Apparently, that day, she asked me to bring a glass of orange juice to my dad in the bedroom. He wasn’t in the bedroom when I got there, so I figured I’d give it to him when he came back upstairs from the basement.
Supposedly, I’d already set out a glass of orange juice on the dining room table for Chris when he got back from work that afternoon, so it was there waiting for him.
My mom asked why I brought the glass of juice for my dad into the kitchen. I said he was rummaging through stuff downstairs and I’d give him the orange juice when he came back up. She snapped at me, took the glass downstairs, and gave it to him.
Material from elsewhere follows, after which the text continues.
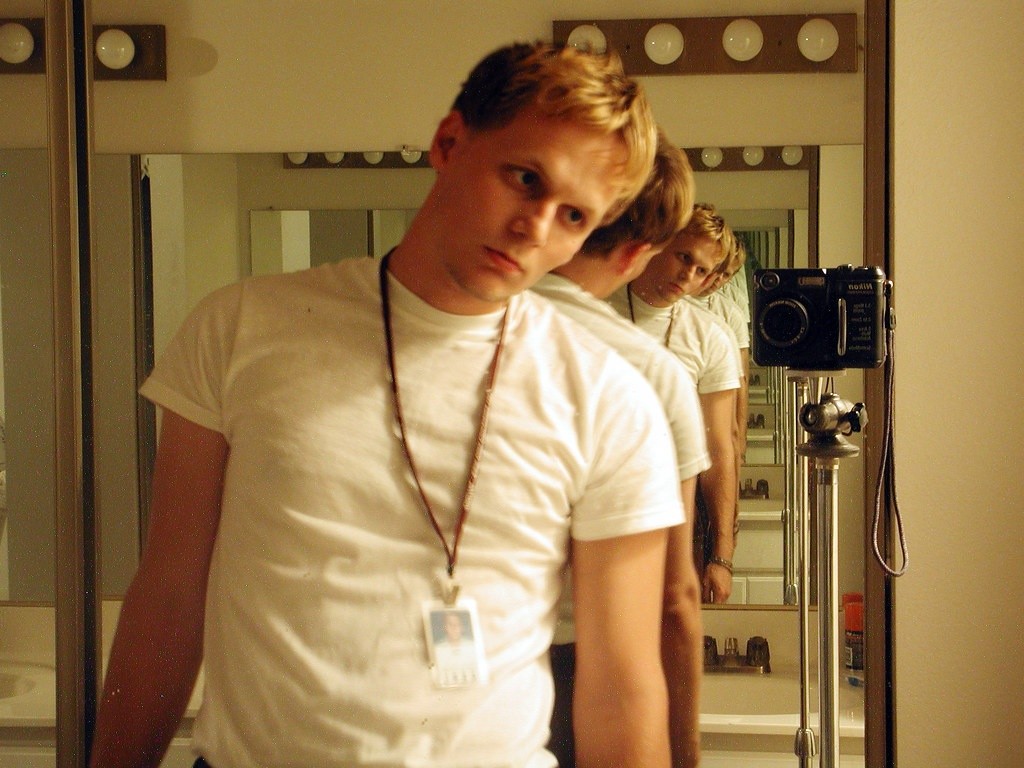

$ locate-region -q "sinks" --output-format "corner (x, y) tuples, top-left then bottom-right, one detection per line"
(739, 499), (784, 512)
(748, 429), (774, 436)
(749, 385), (767, 390)
(697, 671), (858, 715)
Clearly, what I have proven to my mother through this incident is that I care about Chris more than my dad because I had a glass out for him already (I don’t remember this and doubt its validity… especially since I distinctly remember pouring him a glass after he arrived), and I wouldn’t go downstairs to the basement (that you can’t even safely walk through without tripping over something) to give my dad his juice.
“You care about this boy who isn’t even your husband yet more than your own father; your father does EVERYTHING for you!” she yelled today. “You’re supposed to put your parents first before everyone! You hurt me so much that day that you don’t even realize!”
I think the term “hypersensitive” and “overreactive” are terms that don’t even begin to encompass what my mother is.